EXERCISES:
a: In the Potato Patch article below, reproduce the part that opens with the words containing "Road to Potato" and closes with "main Blythe-Glamis road.".
b: Answer these questions using the Potato Patch article below:
(i) Who discovered the Potato Patch, and in roughly what period?
(ii) Between which two places did the Hauser & Giddings freight line mainly operate?
(iii) What made the road through Palo Verde Canyon unreliable?

SOURCE DOCUMENT:
══════════════════════════════

Potato Patch Thundereggs and Geodes

Wiley’s Well Rockhound District - California

by Delmer G. Ross

For those of us who are fortunate enough to be able to visit the Wiley’s Well rockhound district (near Blythe, California) on a regular basis, geodes and nodules are rather commonplace.  Having visited the Potato Patch, the Hauser Beds, the Straw Beds and other nearby thunderegg-producing areas of the Colorado Desert many times, we have so many piles of them in our back yards waiting to be cut open that we tend to treat them casually.  We fail to realize that others frequently regard them with something akin to awe.

With the help of his very observant father, a rockhound named Joel F. Hauser discovered the Potato Patch in the early 1930s.  Twenty-five years earlier, the elder Hauser, George, had been a partner in Hauser & Giddings, a Colorado Desert freight line operating mainly between the Southern Pacific Railroad at Glamis and the Palo Verde Valley town of Blythe.  As he drove heavy, freight-laden wagons across the desert, he followed two basic routes.

Road to Potato Patch

The preferred road led through Palo Verde Canyon.  It was the shorter, more direct route.  It was, however, also subject to flash flooding and major washouts, especially during the usual late summer monsoons.  The alternate route, used mainly when flooding in the gorge closed the canyon road, led from the little community of Palo Verde, near the Colorado River, west to the southern stretch of the Mule Mountains.  After crossing over a low pass in the Mules located only a mile or so east of the present-day Coon Hollow Campground, it continued west, through what today is known as Ashley Flats, to another low pass some eight road miles away, adjacent to today’s Potato Patch.  Then, turning southward for a mile or two, and then southeastward, it eventually rejoined the main Blythe-Glamis road.

 

 

Forced to use this alternate route twice a week for sometimes two or three months every year, George Hauser had ample opportunity to note the odd, spherical rocks that were common in several places in the low hills where the route turned southward.  He even reflected on the possible reasons for their roundness, without reaching any conclusion.

══════════════════════════════

PROVIDED DATA:
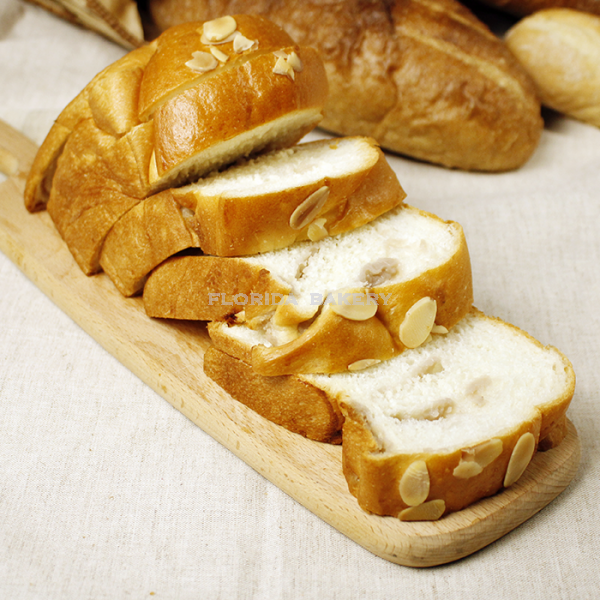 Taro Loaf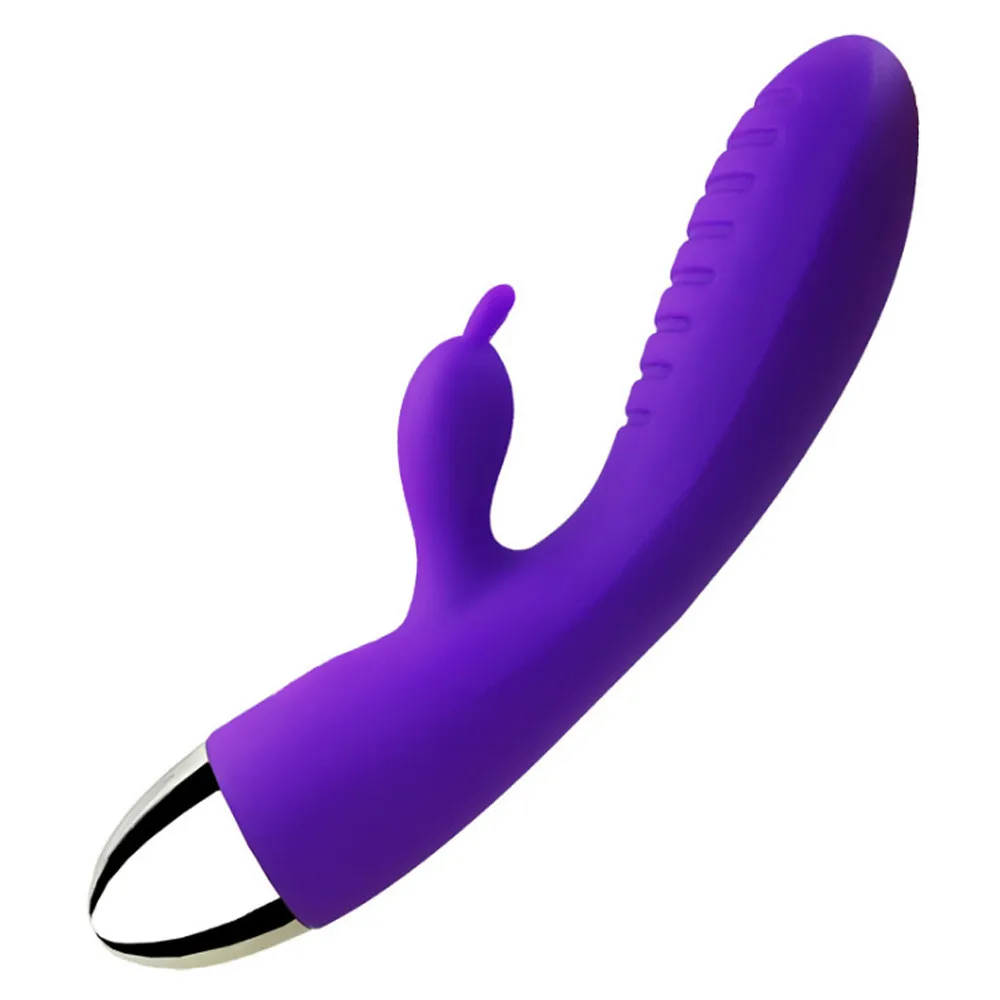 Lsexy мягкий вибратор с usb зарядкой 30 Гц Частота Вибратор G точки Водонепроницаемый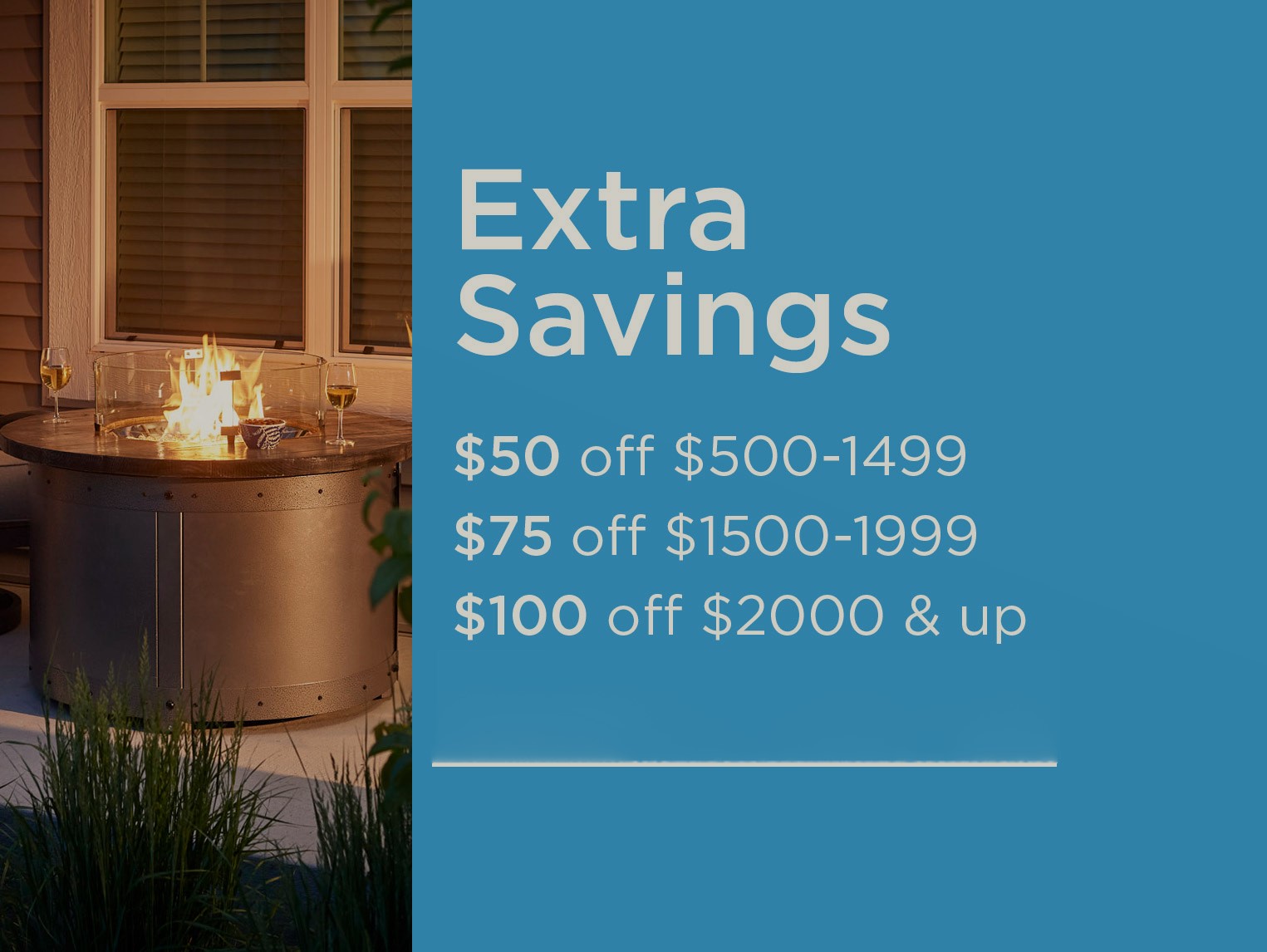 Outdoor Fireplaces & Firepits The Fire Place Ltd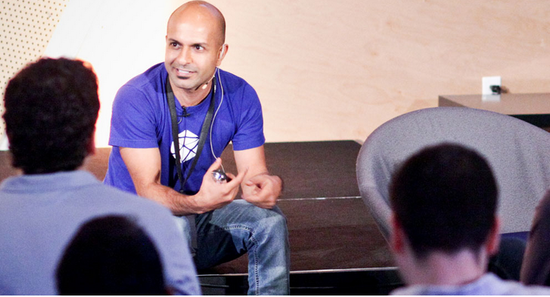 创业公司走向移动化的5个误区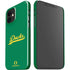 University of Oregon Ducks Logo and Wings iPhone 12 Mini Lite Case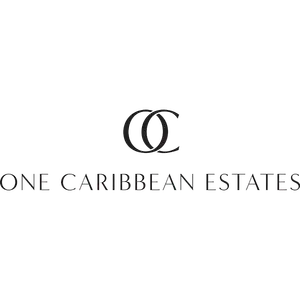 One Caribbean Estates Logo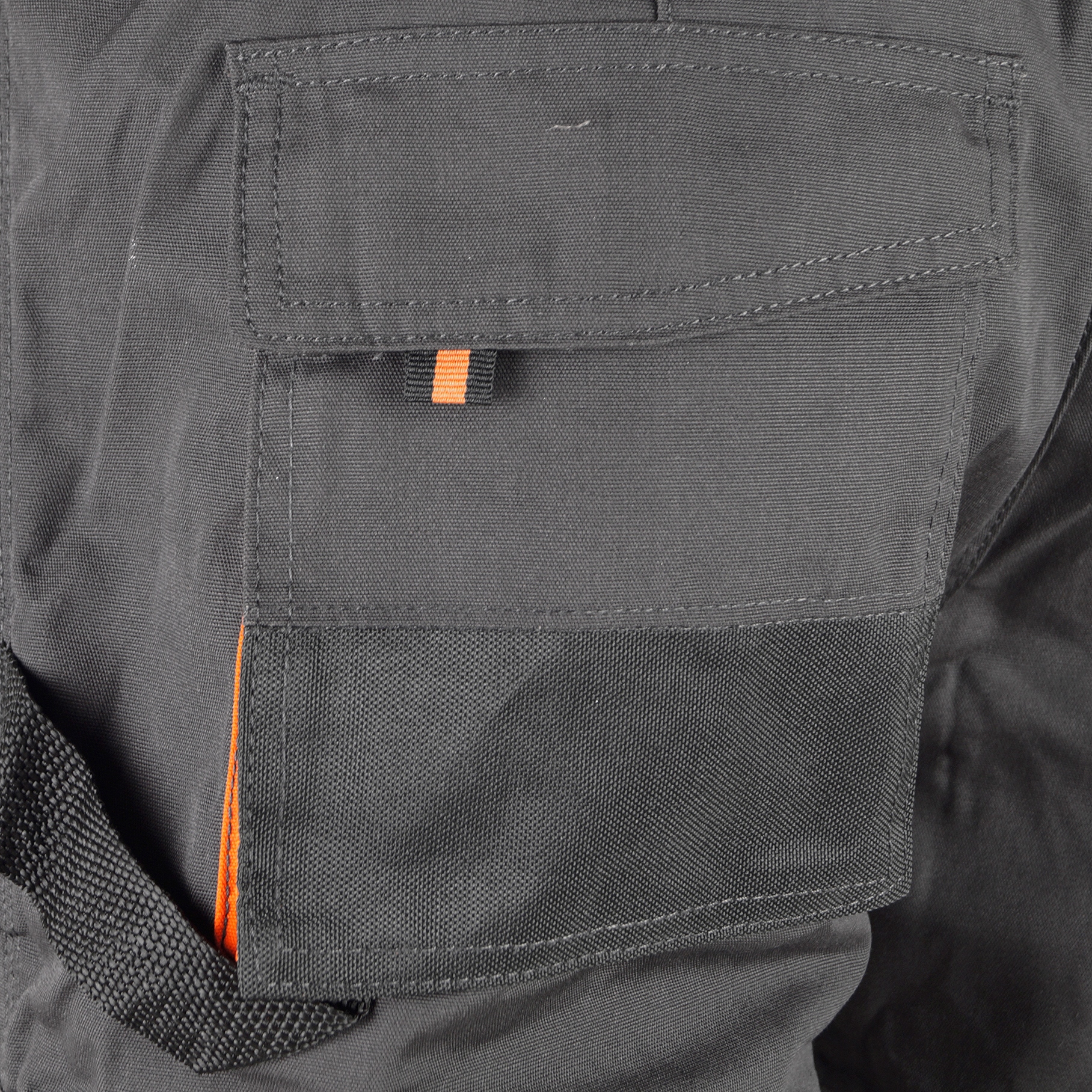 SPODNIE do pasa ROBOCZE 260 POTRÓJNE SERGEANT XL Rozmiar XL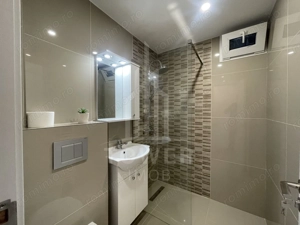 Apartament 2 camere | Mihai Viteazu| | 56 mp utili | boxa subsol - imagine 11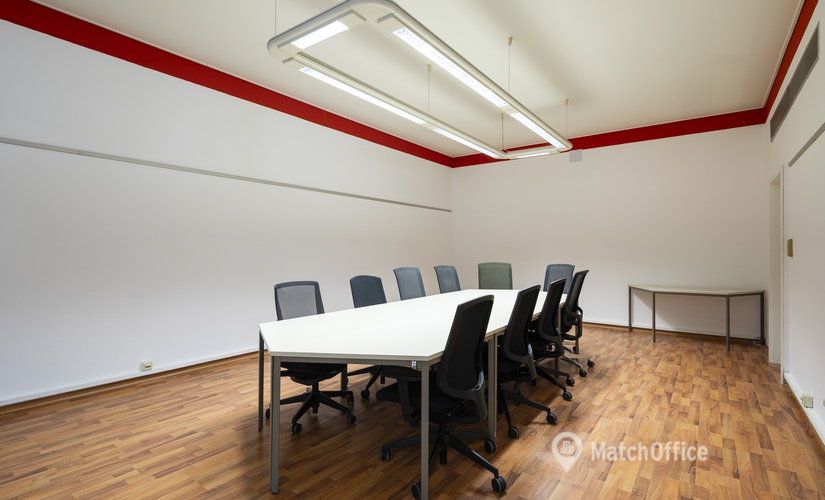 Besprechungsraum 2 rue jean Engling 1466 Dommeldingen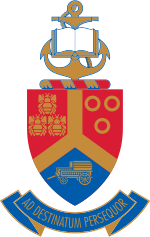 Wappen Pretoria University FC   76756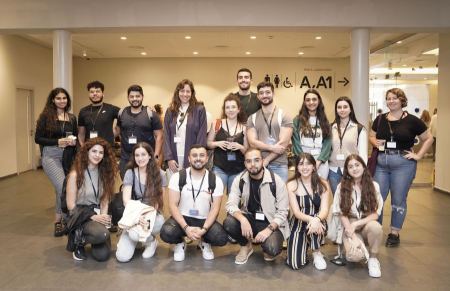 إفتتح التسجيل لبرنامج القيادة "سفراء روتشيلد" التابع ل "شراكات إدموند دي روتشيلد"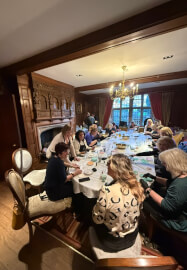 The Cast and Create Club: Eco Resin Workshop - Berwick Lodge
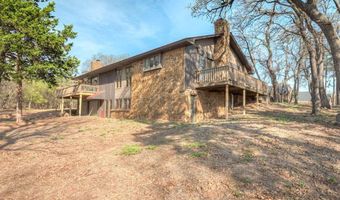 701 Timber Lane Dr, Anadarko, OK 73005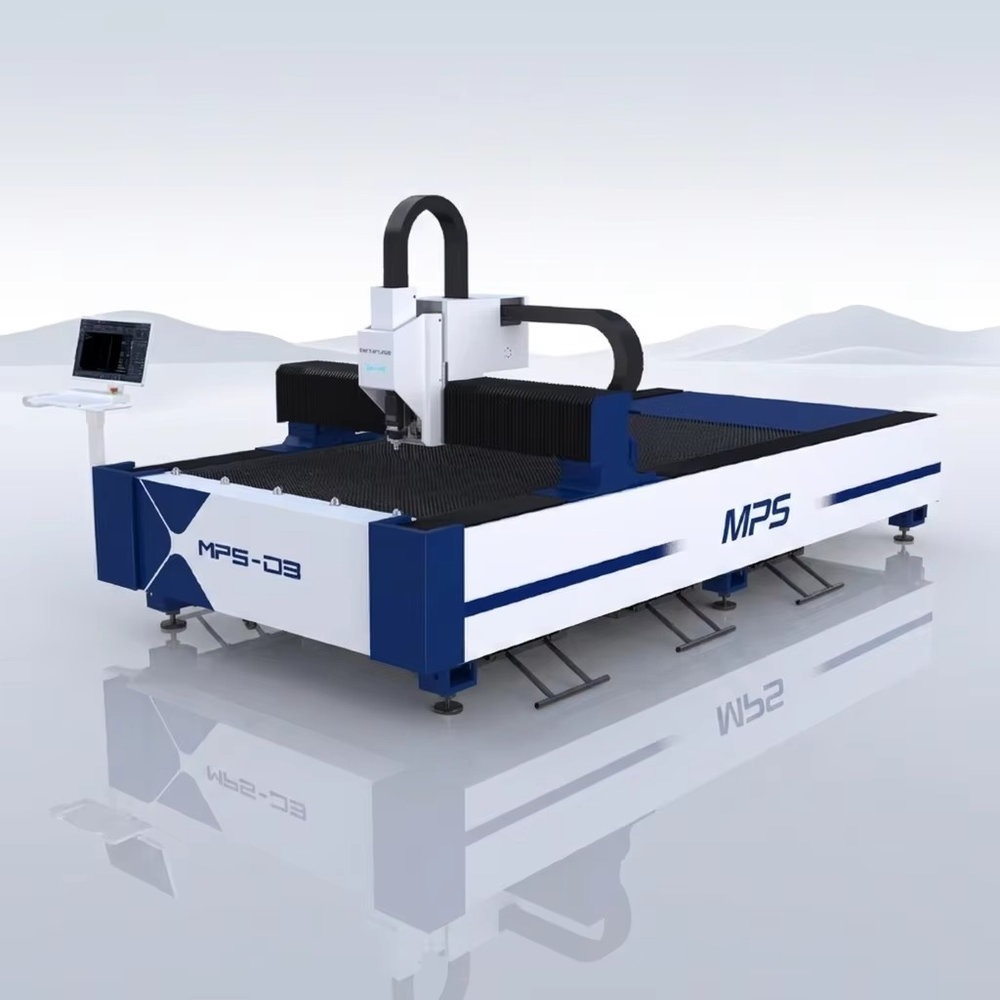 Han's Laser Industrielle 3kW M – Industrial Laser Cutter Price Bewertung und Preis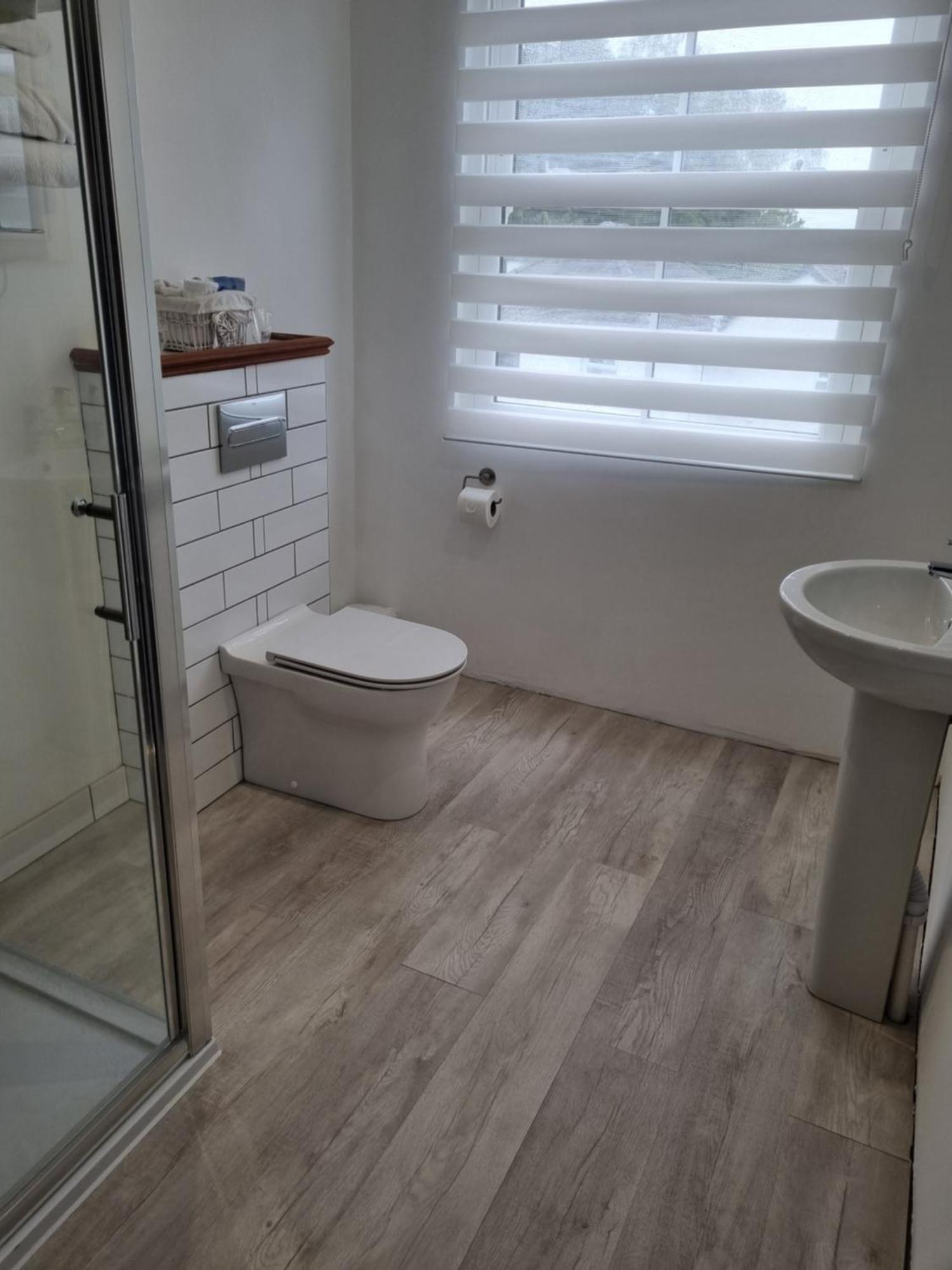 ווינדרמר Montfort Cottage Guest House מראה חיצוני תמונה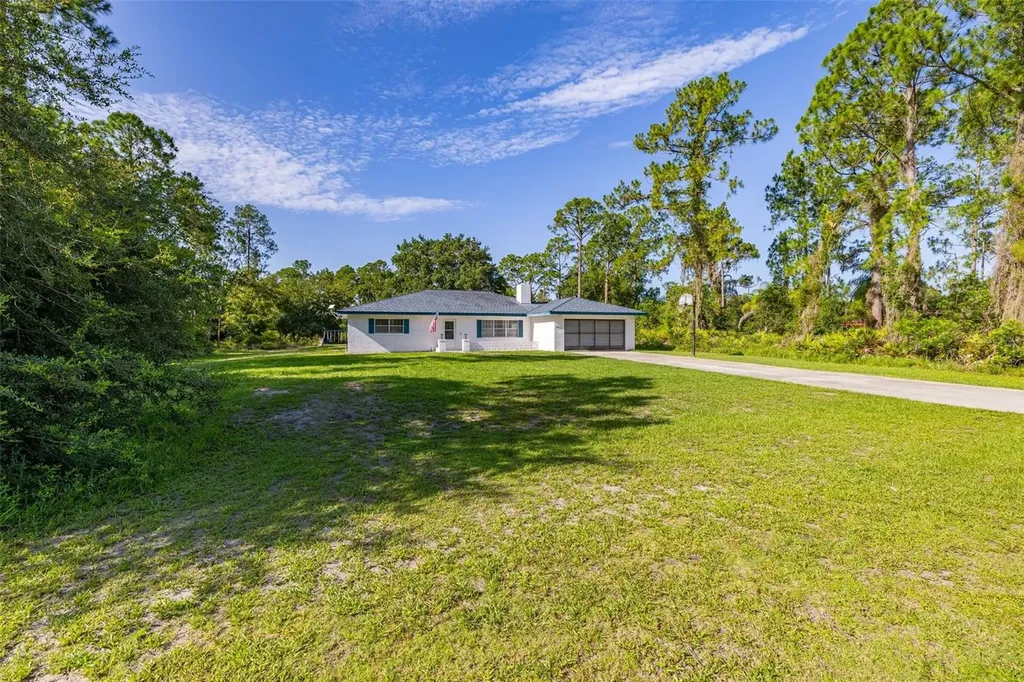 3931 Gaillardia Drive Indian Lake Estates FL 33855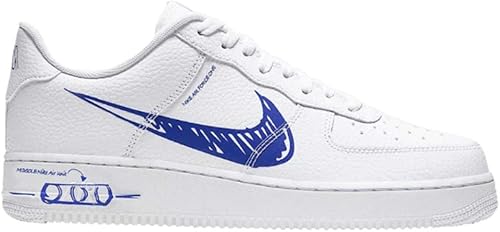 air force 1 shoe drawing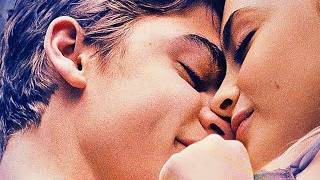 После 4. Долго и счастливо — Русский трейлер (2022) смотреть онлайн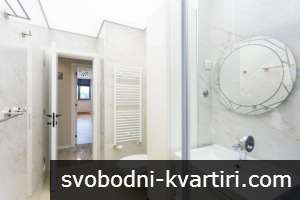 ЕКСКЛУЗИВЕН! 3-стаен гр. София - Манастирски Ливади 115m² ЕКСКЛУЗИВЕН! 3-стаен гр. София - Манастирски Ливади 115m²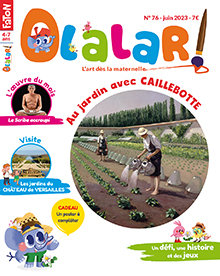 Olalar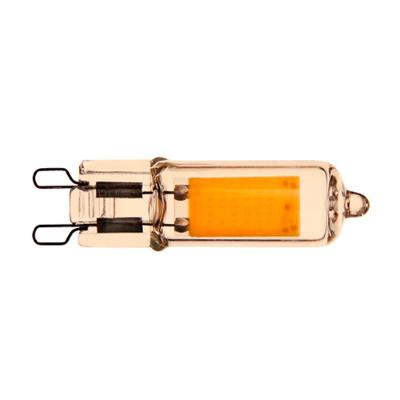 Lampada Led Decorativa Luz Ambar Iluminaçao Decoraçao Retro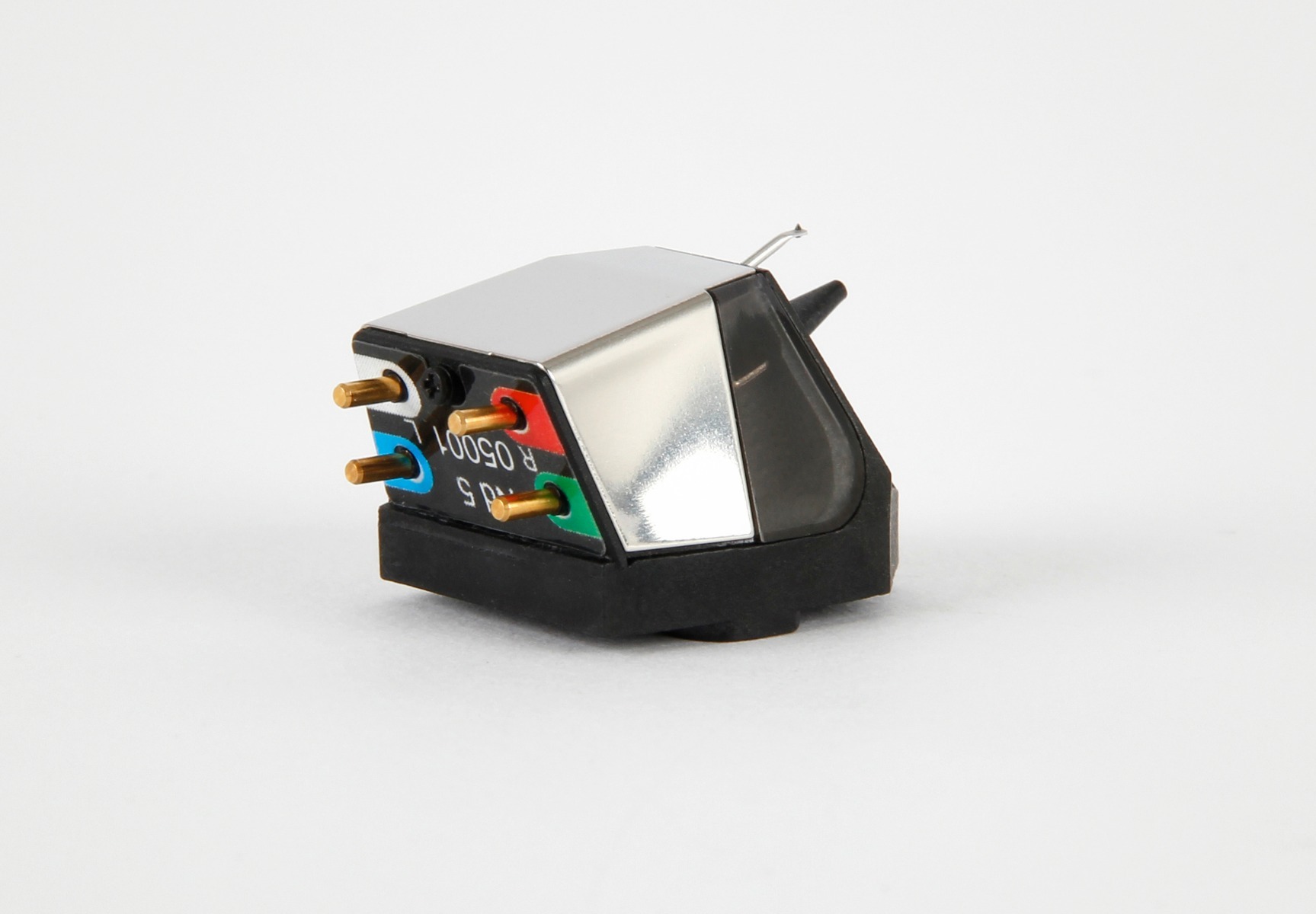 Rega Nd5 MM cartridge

══════════════════════════════

RESPONSES BY ITEM NUMBER:
a:
Road to Potato Patch

The preferred road led through Palo Verde Canyon.  It was the shorter, more direct route.  It was, however, also subject to flash flooding and major washouts, especially during the usual late summer monsoons.  The alternate route, used mainly when flooding in the gorge closed the canyon road, led from the little community of Palo Verde, near the Colorado River, west to the southern stretch of the Mule Mountains.  After crossing over a low pass in the Mules located only a mile or so east of the present-day Coon Hollow Campground, it continued west, through what today is known as Ashley Flats, to another low pass some eight road miles away, adjacent to today’s Potato Patch.  Then, turning southward for a mile or two, and then southeastward, it eventually rejoined the main Blythe-Glamis road.

b:
(i) Joel F. Hauser, with his father's help, in the early 1930s.
(ii) The Southern Pacific Railroad at Glamis and the Palo Verde Valley town of Blythe.
(iii) It was subject to flash flooding and major washouts, especially during the usual late summer monsoons.